GIVEN PROBLEM
Rewrite everything from the line containing "How far does" down to the end of the material, renaming "building under construction" to "construction site" and leaving all else unchanged.

Stored material:

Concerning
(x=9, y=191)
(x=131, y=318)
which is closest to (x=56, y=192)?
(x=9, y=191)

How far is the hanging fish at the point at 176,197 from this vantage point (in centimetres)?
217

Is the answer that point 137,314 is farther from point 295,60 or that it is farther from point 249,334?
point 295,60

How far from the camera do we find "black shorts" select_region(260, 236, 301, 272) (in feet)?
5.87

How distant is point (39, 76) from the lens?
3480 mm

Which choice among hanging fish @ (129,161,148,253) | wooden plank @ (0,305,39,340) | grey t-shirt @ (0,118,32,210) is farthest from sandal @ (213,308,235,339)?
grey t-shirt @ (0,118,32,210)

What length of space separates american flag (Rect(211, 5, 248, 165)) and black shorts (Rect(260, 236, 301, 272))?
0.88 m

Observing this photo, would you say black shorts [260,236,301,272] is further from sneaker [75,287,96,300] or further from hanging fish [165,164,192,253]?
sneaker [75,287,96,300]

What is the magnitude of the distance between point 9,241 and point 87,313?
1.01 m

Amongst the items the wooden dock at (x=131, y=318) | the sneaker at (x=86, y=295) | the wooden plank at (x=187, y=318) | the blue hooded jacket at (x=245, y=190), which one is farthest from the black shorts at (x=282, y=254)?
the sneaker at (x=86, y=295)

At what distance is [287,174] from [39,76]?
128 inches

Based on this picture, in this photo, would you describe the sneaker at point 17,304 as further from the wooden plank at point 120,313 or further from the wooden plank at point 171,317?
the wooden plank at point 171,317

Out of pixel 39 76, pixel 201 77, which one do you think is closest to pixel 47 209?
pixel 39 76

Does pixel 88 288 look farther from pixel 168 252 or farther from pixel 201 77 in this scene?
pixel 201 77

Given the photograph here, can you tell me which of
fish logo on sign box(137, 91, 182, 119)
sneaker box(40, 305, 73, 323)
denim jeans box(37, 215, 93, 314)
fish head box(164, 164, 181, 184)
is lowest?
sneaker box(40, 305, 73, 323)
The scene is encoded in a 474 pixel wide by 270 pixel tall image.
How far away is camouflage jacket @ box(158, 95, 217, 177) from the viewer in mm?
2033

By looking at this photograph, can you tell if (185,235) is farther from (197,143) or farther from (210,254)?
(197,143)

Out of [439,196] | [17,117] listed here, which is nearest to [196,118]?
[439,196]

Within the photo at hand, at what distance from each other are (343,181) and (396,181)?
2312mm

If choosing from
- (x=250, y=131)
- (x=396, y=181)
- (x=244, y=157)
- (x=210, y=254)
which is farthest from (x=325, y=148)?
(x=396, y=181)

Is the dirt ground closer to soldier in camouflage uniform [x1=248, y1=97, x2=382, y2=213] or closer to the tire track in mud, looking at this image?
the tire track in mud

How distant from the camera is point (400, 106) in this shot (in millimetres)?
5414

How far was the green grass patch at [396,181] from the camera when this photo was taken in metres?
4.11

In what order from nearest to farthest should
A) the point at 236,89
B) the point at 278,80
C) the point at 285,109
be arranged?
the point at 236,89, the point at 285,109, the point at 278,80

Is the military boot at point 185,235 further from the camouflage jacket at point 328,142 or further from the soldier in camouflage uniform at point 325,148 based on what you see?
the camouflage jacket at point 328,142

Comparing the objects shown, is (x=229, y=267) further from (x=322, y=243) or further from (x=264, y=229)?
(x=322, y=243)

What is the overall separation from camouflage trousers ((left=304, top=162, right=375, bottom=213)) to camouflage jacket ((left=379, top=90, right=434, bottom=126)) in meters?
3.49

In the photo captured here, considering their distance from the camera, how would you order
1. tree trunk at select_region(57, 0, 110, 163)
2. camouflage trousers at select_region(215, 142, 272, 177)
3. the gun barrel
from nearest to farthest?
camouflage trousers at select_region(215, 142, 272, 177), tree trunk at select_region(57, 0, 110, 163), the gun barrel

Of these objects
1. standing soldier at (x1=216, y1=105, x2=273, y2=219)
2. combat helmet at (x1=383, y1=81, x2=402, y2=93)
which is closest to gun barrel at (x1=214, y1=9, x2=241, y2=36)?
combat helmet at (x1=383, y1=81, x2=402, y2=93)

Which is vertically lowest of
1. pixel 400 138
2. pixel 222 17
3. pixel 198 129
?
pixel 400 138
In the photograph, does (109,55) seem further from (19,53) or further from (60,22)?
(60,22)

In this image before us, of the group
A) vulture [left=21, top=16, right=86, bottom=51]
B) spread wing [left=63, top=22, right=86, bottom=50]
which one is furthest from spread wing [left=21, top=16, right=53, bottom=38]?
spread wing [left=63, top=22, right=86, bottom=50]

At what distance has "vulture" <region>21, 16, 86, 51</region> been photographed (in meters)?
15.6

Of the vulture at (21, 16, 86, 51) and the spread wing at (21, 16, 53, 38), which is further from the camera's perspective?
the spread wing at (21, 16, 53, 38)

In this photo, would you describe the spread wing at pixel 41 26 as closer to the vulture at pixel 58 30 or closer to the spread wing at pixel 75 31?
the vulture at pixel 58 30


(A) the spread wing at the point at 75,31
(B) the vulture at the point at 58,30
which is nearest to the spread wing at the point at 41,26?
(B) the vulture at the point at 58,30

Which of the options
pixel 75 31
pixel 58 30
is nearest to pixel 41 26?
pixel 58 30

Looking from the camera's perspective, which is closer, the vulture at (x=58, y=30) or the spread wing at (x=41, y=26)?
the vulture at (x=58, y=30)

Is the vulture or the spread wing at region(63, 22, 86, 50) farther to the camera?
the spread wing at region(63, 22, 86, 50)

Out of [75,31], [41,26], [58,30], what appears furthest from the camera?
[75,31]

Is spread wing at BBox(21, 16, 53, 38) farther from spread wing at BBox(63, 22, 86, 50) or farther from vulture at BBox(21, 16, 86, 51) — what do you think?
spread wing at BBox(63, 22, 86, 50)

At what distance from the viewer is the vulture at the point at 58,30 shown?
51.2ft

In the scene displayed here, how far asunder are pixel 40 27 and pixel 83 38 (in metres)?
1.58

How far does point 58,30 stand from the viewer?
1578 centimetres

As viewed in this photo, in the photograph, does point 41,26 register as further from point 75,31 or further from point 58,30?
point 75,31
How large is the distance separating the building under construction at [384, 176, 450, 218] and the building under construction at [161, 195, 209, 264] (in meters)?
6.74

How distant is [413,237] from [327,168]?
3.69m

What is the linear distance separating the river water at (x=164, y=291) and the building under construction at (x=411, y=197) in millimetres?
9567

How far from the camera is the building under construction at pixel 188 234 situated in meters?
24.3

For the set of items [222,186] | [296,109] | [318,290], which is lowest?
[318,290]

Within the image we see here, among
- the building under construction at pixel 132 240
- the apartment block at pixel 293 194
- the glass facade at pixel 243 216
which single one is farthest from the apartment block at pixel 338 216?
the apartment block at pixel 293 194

WRITTEN RESPONSE
How far does point 58,30 stand from the viewer?
1578 centimetres

As viewed in this photo, in the photograph, does point 41,26 register as further from point 75,31 or further from point 58,30?
point 75,31
How large is the distance separating the construction site at [384, 176, 450, 218] and the construction site at [161, 195, 209, 264] (in meters)?
6.74

How distant is [413,237] from [327,168]?
3.69m

What is the linear distance separating the river water at (x=164, y=291) and the construction site at (x=411, y=197) in millimetres?
9567

How far from the camera is the construction site at pixel 188 234 situated in meters?
24.3

For the set of items [222,186] | [296,109] | [318,290], which is lowest?
[318,290]

Within the image we see here, among
- the construction site at pixel 132 240
- the apartment block at pixel 293 194
- the glass facade at pixel 243 216
which single one is farthest from the apartment block at pixel 338 216?
the apartment block at pixel 293 194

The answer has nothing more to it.